J’ai longtemps cru que voyager consistait à accumuler des endroits. Puis j’ai compris que c’était probablement l’inverse. On accumule des absences. Des odeurs qui reviennent sans prévenir. Des goûts qu’on essaie de reproduire ailleurs et qui ne fonctionnent jamais tout à fait. Des rues dont on ne se rappelle plus le nom, mais dont on reconnaîtrait immédiatement la pente. Des voix. Des saisons. Une lumière particulière sur des immeubles que l’on ne saurait même plus retrouver.
Le Japon est devenu cela pour moi. Une collection de petites choses que personne d’autre ne pourrait reconnaître comme importantes. Et c’est peut-être précisément pour cela qu’elles le sont.
Alors, suis-je chez moi au Japon ? Je ne sais pas. Peut-être que la question est mal posée. Je ne suis pas sûr qu’un endroit ait besoin de nous appartenir pour devenir une partie de nous. Je ne suis pas japonais. Je ne prétendrai jamais l’être. Mais il existe au Japon des choses qui me reconnaissent presque.

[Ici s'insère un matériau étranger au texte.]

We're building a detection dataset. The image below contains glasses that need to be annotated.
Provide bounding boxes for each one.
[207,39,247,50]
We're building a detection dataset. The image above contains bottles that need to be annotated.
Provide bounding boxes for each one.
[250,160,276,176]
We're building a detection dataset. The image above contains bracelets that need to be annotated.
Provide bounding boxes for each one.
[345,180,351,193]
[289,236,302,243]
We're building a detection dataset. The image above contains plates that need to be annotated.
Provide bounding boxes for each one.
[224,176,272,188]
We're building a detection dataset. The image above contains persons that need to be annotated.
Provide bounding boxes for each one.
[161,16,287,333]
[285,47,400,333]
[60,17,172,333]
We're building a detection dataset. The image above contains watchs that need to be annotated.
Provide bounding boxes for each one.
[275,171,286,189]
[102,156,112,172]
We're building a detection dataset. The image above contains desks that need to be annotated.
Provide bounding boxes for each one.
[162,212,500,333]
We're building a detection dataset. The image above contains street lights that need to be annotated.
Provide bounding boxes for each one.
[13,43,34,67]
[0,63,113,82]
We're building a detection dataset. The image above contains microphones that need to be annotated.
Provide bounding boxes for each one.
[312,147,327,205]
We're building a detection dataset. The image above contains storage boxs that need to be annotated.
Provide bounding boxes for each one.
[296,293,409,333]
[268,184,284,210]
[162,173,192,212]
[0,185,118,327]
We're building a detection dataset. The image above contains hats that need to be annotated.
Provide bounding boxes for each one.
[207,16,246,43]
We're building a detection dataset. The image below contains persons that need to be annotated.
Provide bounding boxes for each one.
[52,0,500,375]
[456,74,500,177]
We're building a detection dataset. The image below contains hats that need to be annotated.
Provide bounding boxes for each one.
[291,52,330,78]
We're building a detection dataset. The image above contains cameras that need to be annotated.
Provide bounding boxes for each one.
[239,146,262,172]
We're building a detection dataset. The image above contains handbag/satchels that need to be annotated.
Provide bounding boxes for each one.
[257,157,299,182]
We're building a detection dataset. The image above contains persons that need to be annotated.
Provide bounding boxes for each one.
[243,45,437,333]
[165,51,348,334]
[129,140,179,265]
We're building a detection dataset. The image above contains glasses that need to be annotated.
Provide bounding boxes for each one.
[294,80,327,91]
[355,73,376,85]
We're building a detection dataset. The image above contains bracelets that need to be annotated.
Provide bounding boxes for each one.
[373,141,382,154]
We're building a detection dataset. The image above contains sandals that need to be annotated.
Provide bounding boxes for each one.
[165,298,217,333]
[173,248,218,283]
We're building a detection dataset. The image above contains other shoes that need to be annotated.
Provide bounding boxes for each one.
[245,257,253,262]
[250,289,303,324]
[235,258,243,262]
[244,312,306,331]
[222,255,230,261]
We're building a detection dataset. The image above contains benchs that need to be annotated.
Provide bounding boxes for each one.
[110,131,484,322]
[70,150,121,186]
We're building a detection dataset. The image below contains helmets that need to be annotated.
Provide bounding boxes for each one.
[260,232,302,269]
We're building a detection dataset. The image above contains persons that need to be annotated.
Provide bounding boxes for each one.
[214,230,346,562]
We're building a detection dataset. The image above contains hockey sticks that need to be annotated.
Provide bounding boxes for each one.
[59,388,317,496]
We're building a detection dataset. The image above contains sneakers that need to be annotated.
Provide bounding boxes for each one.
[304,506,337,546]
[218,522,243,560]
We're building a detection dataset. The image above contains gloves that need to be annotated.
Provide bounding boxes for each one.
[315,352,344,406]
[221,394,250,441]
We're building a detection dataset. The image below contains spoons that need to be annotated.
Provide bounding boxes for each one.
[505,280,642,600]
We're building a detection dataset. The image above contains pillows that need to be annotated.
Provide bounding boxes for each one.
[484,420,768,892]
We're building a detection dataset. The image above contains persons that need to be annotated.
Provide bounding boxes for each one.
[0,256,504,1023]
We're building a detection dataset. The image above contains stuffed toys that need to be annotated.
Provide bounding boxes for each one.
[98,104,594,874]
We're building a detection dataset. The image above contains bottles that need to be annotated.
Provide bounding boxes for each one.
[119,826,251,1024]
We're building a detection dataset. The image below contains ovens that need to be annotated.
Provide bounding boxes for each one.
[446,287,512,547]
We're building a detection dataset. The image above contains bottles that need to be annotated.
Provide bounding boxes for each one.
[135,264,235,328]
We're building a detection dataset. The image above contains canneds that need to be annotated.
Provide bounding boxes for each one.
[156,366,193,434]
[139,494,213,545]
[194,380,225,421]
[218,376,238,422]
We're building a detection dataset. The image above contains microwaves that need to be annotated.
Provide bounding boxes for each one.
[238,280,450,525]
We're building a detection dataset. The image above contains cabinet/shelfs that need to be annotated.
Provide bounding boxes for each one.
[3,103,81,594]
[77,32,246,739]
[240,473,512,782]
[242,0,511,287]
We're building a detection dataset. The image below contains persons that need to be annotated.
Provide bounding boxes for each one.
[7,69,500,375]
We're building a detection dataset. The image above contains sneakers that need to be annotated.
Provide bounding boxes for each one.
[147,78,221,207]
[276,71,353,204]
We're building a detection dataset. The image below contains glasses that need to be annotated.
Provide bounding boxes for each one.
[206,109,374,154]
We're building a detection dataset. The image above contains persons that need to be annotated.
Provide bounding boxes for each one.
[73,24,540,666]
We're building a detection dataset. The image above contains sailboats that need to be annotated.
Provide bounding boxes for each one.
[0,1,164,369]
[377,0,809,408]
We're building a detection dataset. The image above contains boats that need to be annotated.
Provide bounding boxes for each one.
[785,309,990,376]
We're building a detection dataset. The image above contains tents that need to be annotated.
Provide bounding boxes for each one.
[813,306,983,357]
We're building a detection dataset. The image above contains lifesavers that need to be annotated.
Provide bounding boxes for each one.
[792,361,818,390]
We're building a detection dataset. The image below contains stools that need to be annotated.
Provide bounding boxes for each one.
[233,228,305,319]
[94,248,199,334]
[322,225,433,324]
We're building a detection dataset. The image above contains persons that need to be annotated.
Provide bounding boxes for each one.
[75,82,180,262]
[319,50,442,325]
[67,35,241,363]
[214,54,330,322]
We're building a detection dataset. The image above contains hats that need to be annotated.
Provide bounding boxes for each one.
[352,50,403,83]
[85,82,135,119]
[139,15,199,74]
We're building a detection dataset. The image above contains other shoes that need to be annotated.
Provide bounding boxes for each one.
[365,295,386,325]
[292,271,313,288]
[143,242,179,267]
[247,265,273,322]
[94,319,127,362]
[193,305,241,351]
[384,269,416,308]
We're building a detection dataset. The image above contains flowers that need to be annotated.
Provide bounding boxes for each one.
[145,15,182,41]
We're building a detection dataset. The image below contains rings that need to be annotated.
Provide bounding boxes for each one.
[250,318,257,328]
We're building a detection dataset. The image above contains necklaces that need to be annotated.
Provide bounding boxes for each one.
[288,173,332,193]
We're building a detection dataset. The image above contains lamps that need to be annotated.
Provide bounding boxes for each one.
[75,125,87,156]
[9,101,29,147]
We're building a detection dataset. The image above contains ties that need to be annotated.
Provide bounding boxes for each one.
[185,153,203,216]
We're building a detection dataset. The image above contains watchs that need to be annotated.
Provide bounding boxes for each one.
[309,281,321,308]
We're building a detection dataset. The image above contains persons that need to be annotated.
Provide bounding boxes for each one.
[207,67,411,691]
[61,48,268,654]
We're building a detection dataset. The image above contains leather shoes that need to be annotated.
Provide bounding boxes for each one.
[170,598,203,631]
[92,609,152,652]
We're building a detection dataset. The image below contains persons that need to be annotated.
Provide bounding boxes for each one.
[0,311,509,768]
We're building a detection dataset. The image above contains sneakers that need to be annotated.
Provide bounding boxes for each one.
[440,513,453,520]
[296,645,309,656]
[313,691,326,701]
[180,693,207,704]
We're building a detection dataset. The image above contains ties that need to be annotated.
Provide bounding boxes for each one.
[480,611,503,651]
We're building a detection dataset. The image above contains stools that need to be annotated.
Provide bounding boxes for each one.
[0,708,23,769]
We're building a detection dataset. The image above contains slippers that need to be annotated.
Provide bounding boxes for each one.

Une manière de manger. Une manière de me taire. Une manière de regarder. Une manière de chercher la beauté dans quelque chose qui n’a aucune raison d’être beau. Et lorsque je repars, il y a toujours ce moment étrange où je me demande pourquoi je suis triste.
Je n’ai pourtant rien perdu. Le Japon est toujours là. Tokyo continuera de se réveiller demain matin. Les trains partiront à l’heure. Le riz sera chaud. Le dashi fumera. Quelqu’un, quelque part, ajoutera probablement une pointe de yuzu à quelque chose. Et moi, à des milliers de kilomètres, je reconnaîtrai peut-être l’odeur.
C’est peut-être ça, finalement, avoir un pays dans un coin de soi. Ne pas forcément pouvoir dire qu’il est à nous. Mais savoir, avec une certitude presque physique, qu’une partie de nous est restée là-bas. Et qu’elle nous attend. Pas vraiment. Mais suffisamment.